= Peter Bernhard Weiss =

German historian (1943–2025)

Peter Bernhard Weiss (Weiß) (21 August 1943 in Munich – 25 March 2025 in Kiel) was a German historian and classical scholar.

Peter Weiss studied history, classical philology and classical archaeology in Munich and Würzburg from 1966 to 1974, where he obtained his doctorate in ancient history in 1975 with a thesis, supervised by Dieter Timpe, on the late Roman imperial court. Weiß then worked as Timpe's research assistant and, after completing his habilitation in 1984 with a study about southern Asia Minor, as senior assistant. In 1985/86, he was a substitute professor in Mannheim, and in 1986 he was accepted into the Heisenberg Programme of the German Research Council. In 1987, he accepted a position as a professor at the University of Kiel, where he succeeded Frank Kolb as chair of Ancient History. He declined offers from the Humboldt University Berlin and the Philipps University Marburg. He retired in October 2008.

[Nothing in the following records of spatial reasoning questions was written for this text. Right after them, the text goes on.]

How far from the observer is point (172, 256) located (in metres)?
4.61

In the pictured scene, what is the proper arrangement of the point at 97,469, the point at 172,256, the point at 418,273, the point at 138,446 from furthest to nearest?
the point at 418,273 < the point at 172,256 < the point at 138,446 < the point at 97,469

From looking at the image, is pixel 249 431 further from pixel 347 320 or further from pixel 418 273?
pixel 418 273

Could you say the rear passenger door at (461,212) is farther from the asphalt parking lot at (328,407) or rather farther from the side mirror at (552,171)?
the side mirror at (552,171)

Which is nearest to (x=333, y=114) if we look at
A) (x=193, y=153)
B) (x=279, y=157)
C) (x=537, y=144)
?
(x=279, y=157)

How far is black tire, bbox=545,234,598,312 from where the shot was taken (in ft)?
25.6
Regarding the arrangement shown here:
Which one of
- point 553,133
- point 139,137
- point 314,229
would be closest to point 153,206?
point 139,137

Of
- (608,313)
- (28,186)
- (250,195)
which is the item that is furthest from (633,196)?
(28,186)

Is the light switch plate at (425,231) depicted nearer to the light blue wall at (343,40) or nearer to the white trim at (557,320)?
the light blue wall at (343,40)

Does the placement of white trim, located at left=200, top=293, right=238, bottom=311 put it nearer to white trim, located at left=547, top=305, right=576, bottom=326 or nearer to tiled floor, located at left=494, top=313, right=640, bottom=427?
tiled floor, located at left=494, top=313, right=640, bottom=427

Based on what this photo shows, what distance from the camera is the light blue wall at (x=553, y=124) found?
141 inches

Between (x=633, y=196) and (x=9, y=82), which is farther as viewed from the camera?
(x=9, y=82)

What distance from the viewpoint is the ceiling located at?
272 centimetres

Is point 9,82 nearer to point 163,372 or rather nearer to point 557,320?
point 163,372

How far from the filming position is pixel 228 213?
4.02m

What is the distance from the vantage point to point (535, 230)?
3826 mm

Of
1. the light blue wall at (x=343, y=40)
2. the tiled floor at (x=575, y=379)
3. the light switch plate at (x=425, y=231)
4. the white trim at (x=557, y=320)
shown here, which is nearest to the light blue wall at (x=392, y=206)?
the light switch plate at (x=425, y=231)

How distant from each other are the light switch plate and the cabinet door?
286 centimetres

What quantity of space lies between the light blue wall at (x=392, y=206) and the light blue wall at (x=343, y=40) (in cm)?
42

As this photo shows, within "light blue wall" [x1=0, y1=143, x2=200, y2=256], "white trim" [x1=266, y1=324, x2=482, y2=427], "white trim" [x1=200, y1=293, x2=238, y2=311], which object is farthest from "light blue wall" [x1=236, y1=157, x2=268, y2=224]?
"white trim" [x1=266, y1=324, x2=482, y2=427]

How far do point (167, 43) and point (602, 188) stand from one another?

His research focused on Roman history during the Principate and early late antiquity (2nd to 4th century CE). He was particularly well known for his numerous essays on numismatics and epigraphy and was considered one of the leading experts on Roman military diplomas. His idea that Emperor Constantine the Great had seen a real, scientifically explainable light phenomenon (halo) in the sky before his conversion to Christianity received particular attention and was the subject of heated debate.

Among other things, Weiss was a long-standing member of the advisory board of the Commission for Ancient History and Epigraphy of the German Archaeological Institute and one of the expert advisors to the German Research Foundation (DFG).

== Important publications ==
- Consistorium und Comites consistoriani. Untersuchungen zur Hofbeamtenschaft des 4. Jh. n. Chr. auf prosopographischer Grundlage. Würzburg 1975 (Dissertation).
- Auxe Perge. Beobachtungen zu einem bemerkenswerten städtischen Dokument des 3. Jahrhunderts n. Chr. In: Chiron 21, 1991, pp. 353–392.
- The Vision of Constantine. In: Journal of Roman Archaeology 16, 2003, S. 237–259.
- The future of Roman military diplomata. In: Margaret M. Roxan, J. J. Wilkes (eds.): Documenting the Roman army. London 2003, pp. 189–195.
- Die vorbildliche Kaiserehe. Zwei Senatsbeschlüsse beim Tod der älteren und der jüngeren Faustina, neue Paradigmen und die Herausbildung des ‘antoninischen’ Prinzipats. In: Chiron 38, 2008, pp. 1–45.